• [STATED PROBLEM 1] From the PLL discussion below, list the parts of the PLL that are still missing and have to be implemented.
##### PASSAGE #####
Consumed FPGA resources: ~200LUTs for oscillator and ~200LUTs for phase shift measure.

Period value for oscillator, and phase shift from phase measuring are fixed point values with 10-bit integer part and 20-bit fractional part.
LSB in integer part corresponds to 150MHz CLK cycle duration.
10+20 bits is enough to support LC tank frequency range 150KHz .. 6MHz with enough precision.

IIR filter with 10 bits K shift corresponds to 80% response per 48KHz sample.
IIR filter with 11 bits K shift gives 50% response per 48KHz sample.

Now I have to implement missing parts of PLL:

1) calculate relative phase shift = phase_shift / drive_period
2) convert relative phase shift to correction coefficient (using table or atan) according to calibration (basically, measure of LC tank Q)
3) calculate target frequency for oscillator - measured LC resonant frequency by multiply of current drive period to correction K
4) pass calculated LC resonance frequency period as target drive signal period to oscillator

Calculated resonance frequency or just oscillator averaged frequency gives us sensor output - as period value.

Additional processing is required to get extract position from oscillator frequency period value:
scale measured period using calibrated min/max values, linearize it (using log or some interpolation table), and hand position (axis value) is ready.


Posted: 6/2/2021 12:33:51 PM
dewster

From: Northern NJ, USA

Joined: 2/17/2012

"Unlike dewster's approach with using of hardware PLL modules inside FPGA, I'm trying to make a kind of "soft" PLL."  - Buggins

Vadim, do you mean "soft" in terms of software running on a processor in your FPGA as part of the PLL feedback loop?  I tried this early on, and while it did work and gave me the ability to have lots of nuanced control over the DPLL, I ultimately abandoned it for the straight hardware approach.  I didn't want to introduce yet another sampling and delay in the loop, and the waveforms (by total chance) worked out so that XOR phase detection works over a much wider range than it normally does.  But it is an attractive approach, and I'm not trying to dissuade you from giving it a go.

You probably don't need as much NCO frequency resolution as you might think, as the LC acts kind of like a filter or flywheel, so the NCO can probably "bang-bang" between even fairly coarse settings.  And you probably don't need to linearize the phase error as the DPLL will be locked during normal use.

My DPLL is quite simple actually, I don't even bother to filter out the 48kHz dither as it is considerably suppressed by the low bandwidth of the DPLL (pole @ ~100Hz).  I've said this before, but you don't want or need direct error correction (the 'P' in PID) because it will give you sticky spots in the field.  I'm only using the integrated phase error as feedback.
##### DATA RECORDS #####
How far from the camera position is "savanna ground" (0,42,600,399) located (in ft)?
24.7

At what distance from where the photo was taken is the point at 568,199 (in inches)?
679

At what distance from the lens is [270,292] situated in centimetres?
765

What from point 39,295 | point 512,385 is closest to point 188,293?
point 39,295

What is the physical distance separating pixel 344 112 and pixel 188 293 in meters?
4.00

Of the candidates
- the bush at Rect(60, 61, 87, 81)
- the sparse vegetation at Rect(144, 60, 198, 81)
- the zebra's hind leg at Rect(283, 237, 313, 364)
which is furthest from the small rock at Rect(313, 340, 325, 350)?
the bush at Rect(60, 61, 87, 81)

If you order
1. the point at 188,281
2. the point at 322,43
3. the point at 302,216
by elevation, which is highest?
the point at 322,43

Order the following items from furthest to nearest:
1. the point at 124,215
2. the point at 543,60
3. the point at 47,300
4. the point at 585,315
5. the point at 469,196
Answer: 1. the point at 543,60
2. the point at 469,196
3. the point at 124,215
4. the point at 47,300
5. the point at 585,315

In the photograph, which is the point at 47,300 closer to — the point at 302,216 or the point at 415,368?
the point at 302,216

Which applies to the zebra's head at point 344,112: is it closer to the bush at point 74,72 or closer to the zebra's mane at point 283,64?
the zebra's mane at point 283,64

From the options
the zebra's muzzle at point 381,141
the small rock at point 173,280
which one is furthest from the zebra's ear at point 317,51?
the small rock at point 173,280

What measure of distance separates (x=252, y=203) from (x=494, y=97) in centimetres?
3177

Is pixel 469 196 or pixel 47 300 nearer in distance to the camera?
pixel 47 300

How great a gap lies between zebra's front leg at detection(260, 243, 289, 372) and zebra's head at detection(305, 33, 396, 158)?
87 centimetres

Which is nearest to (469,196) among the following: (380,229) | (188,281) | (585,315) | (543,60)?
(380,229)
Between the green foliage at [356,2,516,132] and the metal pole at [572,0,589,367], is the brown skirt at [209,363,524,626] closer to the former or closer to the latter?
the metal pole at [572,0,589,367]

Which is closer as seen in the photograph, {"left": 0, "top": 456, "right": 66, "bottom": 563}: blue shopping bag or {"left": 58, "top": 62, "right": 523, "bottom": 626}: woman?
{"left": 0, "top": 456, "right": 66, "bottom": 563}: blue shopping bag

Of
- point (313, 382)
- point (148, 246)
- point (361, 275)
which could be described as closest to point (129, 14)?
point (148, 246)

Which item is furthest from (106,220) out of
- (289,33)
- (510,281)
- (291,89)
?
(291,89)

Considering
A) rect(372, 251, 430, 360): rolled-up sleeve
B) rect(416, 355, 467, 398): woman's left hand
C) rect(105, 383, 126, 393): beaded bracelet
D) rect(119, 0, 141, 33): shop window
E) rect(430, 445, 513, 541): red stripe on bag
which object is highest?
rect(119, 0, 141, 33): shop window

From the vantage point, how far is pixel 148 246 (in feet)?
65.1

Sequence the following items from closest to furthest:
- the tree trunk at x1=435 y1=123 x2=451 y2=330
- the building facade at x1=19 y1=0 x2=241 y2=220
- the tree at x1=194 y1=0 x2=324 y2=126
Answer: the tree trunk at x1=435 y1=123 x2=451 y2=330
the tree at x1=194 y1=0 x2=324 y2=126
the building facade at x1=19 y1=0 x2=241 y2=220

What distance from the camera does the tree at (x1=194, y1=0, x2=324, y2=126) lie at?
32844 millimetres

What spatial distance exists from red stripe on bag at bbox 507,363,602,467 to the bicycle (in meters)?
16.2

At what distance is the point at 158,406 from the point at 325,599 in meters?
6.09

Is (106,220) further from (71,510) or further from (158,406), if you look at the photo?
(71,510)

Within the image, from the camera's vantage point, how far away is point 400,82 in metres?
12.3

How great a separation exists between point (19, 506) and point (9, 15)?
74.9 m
#####
• [STATED PROBLEM 2] In the records, start at the line that has "How great a separation" and continue through the end of the records. Give only those lines again, replacing "separation" with "distance" and leaving everything else unchanged.

• [EXERCISE RESPONSE 1]
1) calculate relative phase shift = phase_shift / drive_period
2) convert relative phase shift to correction coefficient (using table or atan) according to calibration (basically, measure of LC tank Q)
3) calculate target frequency for oscillator - measured LC resonant frequency by multiply of current drive period to correction K
4) pass calculated LC resonance frequency period as target drive signal period to oscillator

• [EXERCISE RESPONSE 2]
How great a distance exists between point (19, 506) and point (9, 15)?
74.9 m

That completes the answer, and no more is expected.